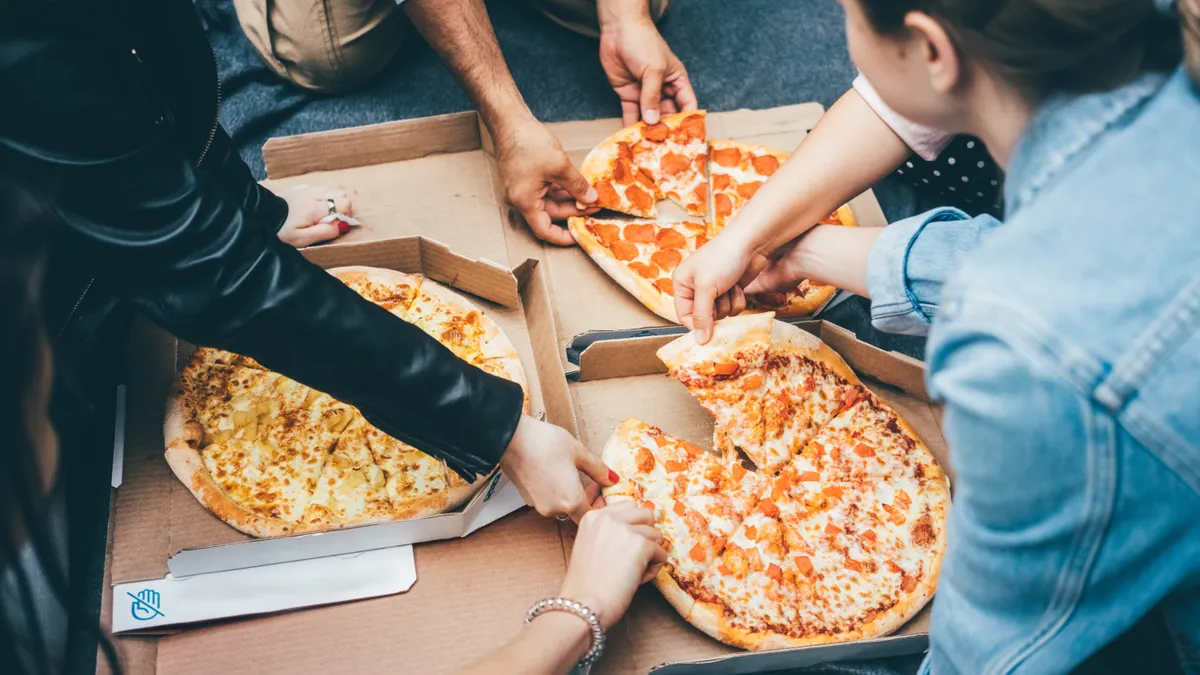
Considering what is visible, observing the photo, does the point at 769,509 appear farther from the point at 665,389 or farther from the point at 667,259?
the point at 667,259

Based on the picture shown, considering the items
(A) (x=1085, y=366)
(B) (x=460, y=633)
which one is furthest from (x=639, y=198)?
(A) (x=1085, y=366)

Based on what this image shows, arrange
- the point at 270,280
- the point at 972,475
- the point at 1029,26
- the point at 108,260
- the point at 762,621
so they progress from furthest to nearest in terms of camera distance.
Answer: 1. the point at 762,621
2. the point at 270,280
3. the point at 108,260
4. the point at 972,475
5. the point at 1029,26

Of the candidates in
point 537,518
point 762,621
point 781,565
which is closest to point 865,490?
point 781,565

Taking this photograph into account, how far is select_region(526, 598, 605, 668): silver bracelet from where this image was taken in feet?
4.85

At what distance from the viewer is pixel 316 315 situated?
1380 mm

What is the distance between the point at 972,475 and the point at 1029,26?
47 cm

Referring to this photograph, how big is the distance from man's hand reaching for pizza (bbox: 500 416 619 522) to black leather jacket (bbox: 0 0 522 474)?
43mm

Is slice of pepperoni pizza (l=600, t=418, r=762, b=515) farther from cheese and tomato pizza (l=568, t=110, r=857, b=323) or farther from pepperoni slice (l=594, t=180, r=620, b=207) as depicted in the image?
pepperoni slice (l=594, t=180, r=620, b=207)

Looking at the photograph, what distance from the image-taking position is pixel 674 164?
2537 millimetres

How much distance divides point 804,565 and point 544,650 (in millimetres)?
650

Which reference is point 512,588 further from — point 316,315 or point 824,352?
point 824,352

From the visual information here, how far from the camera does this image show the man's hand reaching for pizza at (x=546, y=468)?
63.1 inches

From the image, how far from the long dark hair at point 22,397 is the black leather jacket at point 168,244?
47 cm

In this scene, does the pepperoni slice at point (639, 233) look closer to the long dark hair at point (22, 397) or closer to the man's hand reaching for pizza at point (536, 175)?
the man's hand reaching for pizza at point (536, 175)
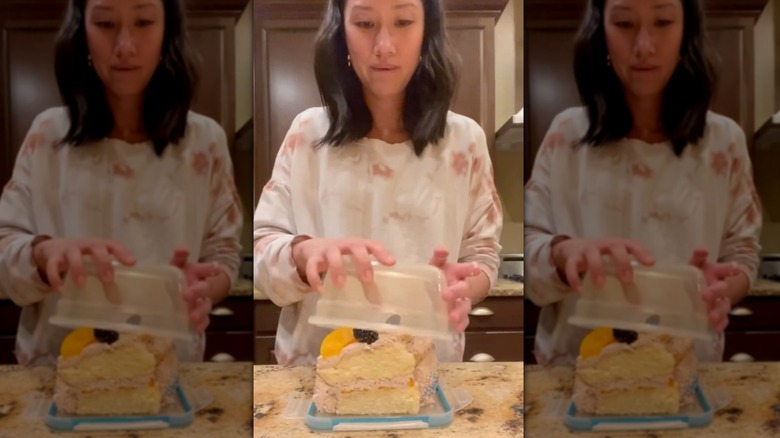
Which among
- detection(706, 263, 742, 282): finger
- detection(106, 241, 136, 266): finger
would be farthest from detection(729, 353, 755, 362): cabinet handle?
####
### What is asked
Can you write out, unchanged, the lines between the one holding "Is slice of" and the one holding "63.1 inches", inclusive?

### Written solution
Is slice of pepperoni pizza (l=600, t=418, r=762, b=515) farther from cheese and tomato pizza (l=568, t=110, r=857, b=323) or farther from pepperoni slice (l=594, t=180, r=620, b=207) as depicted in the image?
pepperoni slice (l=594, t=180, r=620, b=207)

Looking at the photograph, what distance from the image-taking position is pixel 674 164?
2537 millimetres

How much distance divides point 804,565 and point 544,650 (in millimetres)?
650

Which reference is point 512,588 further from — point 316,315 or point 824,352?
point 824,352

From the visual information here, how far from the camera does this image show the man's hand reaching for pizza at (x=546, y=468)?
63.1 inches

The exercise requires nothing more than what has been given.